__Work to be completed__: Write the data out in full and word for word. Do not include images.

[Material to process — start]

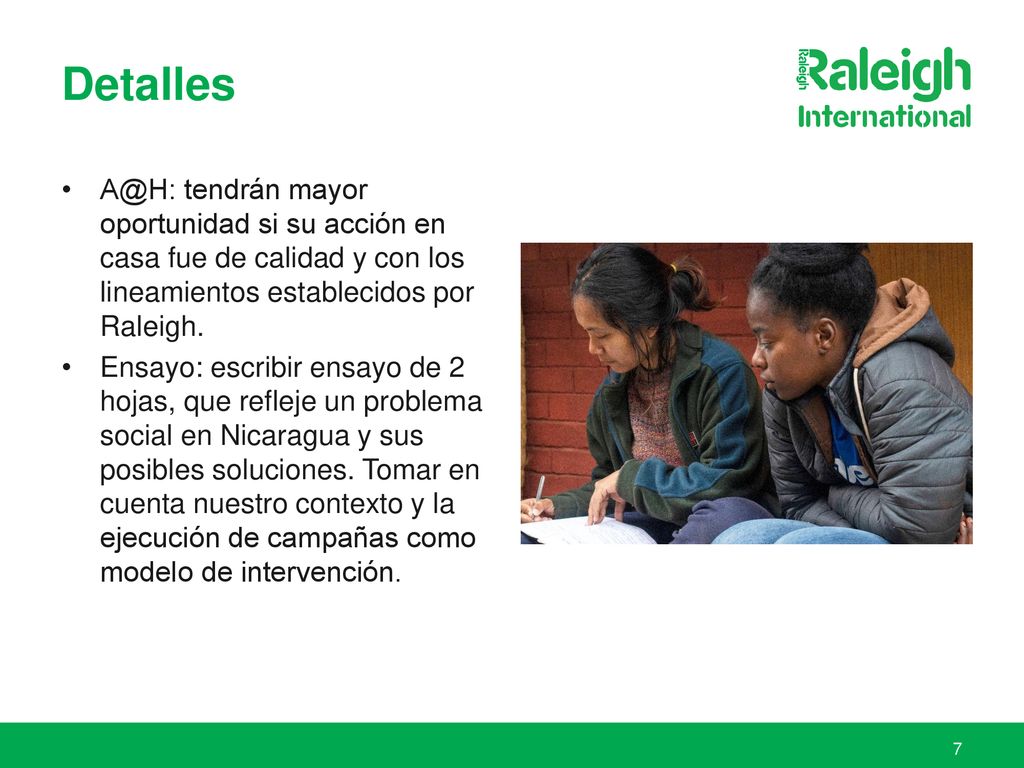 Detalles

Raleigh Raleigh International

• A@H: tendrán mayor oportunidad si su acción en casa fue de calidad y con los lineamientos establecidos por Raleigh.

• Ensayo: escribir ensayo de 2 hojas, que refleje un problema social en Nicaragua y sus posibles soluciones. Tomar en cuenta nuestro contexto y la ejecución de campañas como modelo de intervención.

7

[Material to process — finish]

__Answer to this problem__:
 Detalles

Raleigh Raleigh International

• A@H: tendrán mayor oportunidad si su acción en casa fue de calidad y con los lineamientos establecidos por Raleigh.

• Ensayo: escribir ensayo de 2 hojas, que refleje un problema social en Nicaragua y sus posibles soluciones. Tomar en cuenta nuestro contexto y la ejecución de campañas como modelo de intervención.

7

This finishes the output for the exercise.